SOURCE -

--------------------------------

Out in the Wind

Here was the prompt for a borrowed poem:  Because today is 3/11/13, I decided to go to a book near at hand, turn to page 13, scan down to the 3rd line, and choose eleven words to use in some form in a poem.  I sort of cheated, by looking through four books until I found one that I could work with.  This was Barbara Walker’s Feminist Fairy Tales, from the tale of Princess Questa.  I chose the phrase, “. . .went out to walk the dunes in the wintry wind, weeping. . .”  The final poem is perhaps a little overwrought, but it was cathartic to run with it, to see where it took me.  (This was to be March Monday Morning, but I seem to have trouble posting poems in the mornings).

Out you went in the wintry wind
to walk the dunes, weeping
with only a scattering of sandpipers
to witness, and a scuttling crab.

The wind tore the tattered foam from the waves,
sent shreds of lather scudding like sailboats
over the sands, and wrenched your voice from you.

You keened your word
into the force of the gale
a wail, like a siren.

The wind snatched it up with such unholy force
it sucked the breath right out of you.

But your word was carried like a seed pod
in the womb of the wind, to break open
high above all our fields, releasing
a thousand seeds to fall to earth
as the wind itself grew ragged
and shattered into calmer breezes.

We felt them fall, like a net upon us,
and now we wait, our breathing bated
to see what will grow.

Gratitude List:
1.  The perfect hexagonal symmetry of a purple crocus in the lawn, three petals curving inward, three curling out.  No wonder the bees find themselves at home in there.
2.  Sorted Legos.  That seems a little OCD, but something about having them all sorted into piles of color shifted the boys’ attention, and their play become more focused and cooperative for a time.
3.  Tiny green things poking up their heads in the greenhouse.  The way onions come up folded like laundry and then gently unfold into the sun.
4.  Corn casserole–yay for last summer’s frozen bounty!
5.  Courage for the difficult conversations.

Namaste

One way to keep the cats from actually sitting on the counter. . .

2013 March 025

Tea Party and Prodigality

Gratitude List:
1.  Prodigality: lavish, profuse, wanton
2.  Bees humming in the crocus flowers
3.  The wild conversations that were happening all over the hollow this morning when I walked out to feed the chickens: wild geese calling, woodpecker thrumming, wren, bluebird, chickadee, somebody asking, “Sweet?”
4.  Pot luck lunches!
5.  Family Tea Party: We usually have a Family Movie Night every week or two.  Lately the boys declare many evenings “Family (Something) Night.”  Before we settled in to watch Family Circus Specials for Family Movie Night this evening, Ellis declared that it was also Family Tea Party Night.  What fun.  There were three rules (“I have another rooooo-lah!” Joss declared imperiously): 1.  You must lick the sugar out of the bottom of the tea cup.  2.  No one may throw your tea on the floor.  3.  No one may bring a cannon to the tea party.  (Rooooo-lah-making was suspended when the rules became too silly.)  And Auntie Valerie makes my gratitude list yet again–it was her old tea set.

--------------------------------

DATASET EXTRACT -
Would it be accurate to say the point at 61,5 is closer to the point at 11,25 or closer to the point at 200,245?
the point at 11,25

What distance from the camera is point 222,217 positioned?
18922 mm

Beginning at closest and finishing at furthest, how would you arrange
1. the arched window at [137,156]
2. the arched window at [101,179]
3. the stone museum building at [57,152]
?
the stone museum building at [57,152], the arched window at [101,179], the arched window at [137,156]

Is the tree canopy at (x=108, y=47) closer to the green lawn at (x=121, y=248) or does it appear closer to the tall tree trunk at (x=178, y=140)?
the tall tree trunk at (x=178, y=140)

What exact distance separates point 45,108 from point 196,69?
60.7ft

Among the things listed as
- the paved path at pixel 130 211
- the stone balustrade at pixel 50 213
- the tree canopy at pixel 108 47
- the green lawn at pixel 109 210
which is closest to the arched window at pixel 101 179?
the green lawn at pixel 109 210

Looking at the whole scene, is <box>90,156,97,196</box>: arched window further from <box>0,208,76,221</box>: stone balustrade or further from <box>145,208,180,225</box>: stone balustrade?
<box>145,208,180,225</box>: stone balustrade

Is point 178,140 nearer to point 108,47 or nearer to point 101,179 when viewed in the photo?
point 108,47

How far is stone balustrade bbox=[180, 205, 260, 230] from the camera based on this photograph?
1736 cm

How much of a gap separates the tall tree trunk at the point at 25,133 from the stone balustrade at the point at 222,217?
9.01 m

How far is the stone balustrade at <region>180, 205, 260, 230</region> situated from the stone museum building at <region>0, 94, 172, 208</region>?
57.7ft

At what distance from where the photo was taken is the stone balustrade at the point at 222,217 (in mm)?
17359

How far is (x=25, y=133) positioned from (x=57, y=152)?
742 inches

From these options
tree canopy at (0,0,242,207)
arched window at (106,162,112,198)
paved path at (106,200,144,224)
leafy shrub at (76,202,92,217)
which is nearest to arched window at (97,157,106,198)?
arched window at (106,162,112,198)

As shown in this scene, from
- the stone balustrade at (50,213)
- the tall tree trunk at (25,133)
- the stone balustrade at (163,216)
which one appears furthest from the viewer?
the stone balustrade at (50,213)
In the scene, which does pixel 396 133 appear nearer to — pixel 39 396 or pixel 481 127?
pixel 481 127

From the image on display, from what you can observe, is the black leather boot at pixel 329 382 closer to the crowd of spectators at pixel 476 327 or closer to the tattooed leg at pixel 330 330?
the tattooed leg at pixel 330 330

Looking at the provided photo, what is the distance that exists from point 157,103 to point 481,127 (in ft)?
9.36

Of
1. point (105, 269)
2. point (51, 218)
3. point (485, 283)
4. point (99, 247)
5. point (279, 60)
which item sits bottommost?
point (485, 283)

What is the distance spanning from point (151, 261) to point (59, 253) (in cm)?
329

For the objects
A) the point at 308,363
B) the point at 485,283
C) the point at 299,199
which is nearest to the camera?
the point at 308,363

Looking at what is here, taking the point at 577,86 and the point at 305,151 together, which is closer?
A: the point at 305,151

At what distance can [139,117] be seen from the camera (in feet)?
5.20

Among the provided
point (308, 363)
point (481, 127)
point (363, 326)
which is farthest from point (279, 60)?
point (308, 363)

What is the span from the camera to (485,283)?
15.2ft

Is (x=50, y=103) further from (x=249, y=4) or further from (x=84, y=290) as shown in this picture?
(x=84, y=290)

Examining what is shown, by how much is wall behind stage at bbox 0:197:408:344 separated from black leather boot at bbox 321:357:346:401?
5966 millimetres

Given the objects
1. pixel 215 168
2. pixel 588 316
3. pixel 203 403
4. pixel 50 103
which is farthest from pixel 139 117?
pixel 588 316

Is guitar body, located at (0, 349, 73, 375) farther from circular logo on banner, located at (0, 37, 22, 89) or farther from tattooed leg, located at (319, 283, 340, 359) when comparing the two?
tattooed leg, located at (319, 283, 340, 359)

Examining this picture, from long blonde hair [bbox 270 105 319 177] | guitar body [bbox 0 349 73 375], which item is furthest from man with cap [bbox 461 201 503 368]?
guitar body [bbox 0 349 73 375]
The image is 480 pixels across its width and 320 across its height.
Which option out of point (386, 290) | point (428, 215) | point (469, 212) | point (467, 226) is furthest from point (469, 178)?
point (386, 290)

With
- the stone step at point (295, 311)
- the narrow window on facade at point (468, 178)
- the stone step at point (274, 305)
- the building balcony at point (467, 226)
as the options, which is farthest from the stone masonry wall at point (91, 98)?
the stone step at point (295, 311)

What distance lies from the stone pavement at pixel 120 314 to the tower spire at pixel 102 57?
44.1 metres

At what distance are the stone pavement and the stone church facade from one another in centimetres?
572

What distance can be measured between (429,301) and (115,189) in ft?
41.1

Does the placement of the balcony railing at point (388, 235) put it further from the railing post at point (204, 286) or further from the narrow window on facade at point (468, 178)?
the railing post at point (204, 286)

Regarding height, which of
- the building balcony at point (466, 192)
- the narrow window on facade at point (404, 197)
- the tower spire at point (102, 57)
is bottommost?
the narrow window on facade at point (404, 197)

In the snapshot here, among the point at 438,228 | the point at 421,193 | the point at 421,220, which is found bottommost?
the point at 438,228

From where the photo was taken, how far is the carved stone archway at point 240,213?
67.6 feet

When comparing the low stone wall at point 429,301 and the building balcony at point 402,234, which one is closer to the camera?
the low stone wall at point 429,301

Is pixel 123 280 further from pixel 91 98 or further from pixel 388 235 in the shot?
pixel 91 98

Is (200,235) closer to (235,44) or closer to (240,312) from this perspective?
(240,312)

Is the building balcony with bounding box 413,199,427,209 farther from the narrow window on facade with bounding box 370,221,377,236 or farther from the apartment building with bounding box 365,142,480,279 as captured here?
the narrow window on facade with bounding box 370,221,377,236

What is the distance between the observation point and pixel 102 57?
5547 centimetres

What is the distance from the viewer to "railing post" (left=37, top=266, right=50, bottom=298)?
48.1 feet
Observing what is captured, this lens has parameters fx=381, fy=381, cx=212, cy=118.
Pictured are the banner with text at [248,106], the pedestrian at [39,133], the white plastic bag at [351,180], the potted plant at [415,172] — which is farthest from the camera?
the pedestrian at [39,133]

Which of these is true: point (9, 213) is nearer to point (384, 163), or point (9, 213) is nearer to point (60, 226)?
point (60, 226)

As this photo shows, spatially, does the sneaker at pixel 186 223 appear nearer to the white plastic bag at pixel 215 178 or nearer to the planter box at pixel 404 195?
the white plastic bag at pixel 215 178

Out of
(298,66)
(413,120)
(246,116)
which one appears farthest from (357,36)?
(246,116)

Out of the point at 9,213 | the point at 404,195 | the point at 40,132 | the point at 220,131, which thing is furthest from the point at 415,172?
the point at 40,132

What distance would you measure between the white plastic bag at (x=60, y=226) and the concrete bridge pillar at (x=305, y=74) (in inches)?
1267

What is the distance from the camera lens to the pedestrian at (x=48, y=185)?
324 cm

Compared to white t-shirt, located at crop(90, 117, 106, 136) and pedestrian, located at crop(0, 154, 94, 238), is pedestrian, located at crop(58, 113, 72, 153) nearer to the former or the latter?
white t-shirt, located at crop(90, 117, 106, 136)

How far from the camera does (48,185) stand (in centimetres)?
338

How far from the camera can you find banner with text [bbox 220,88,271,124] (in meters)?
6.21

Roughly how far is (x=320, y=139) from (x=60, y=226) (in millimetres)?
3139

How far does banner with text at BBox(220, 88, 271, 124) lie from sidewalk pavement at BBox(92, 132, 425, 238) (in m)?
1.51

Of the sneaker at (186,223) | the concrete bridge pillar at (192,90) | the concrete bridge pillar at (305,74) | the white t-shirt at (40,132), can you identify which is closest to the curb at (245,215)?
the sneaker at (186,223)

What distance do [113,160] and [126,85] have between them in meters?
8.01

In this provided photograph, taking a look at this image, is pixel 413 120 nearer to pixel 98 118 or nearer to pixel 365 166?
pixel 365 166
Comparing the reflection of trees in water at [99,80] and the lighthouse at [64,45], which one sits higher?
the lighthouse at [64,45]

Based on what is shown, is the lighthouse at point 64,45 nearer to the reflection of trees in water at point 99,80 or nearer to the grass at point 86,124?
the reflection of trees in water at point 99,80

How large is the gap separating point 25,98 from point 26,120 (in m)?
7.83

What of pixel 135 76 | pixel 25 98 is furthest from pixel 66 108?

--------------------------------

Rewrite the blog post beginning at the words "3.  Tiny green" and stopping after "counter. . .", using "linens" in place of "laundry".

TASK RESULT -
3.  Tiny green things poking up their heads in the greenhouse.  The way onions come up folded like linens and then gently unfold into the sun.
4.  Corn casserole–yay for last summer’s frozen bounty!
5.  Courage for the difficult conversations.

Namaste

One way to keep the cats from actually sitting on the counter. . .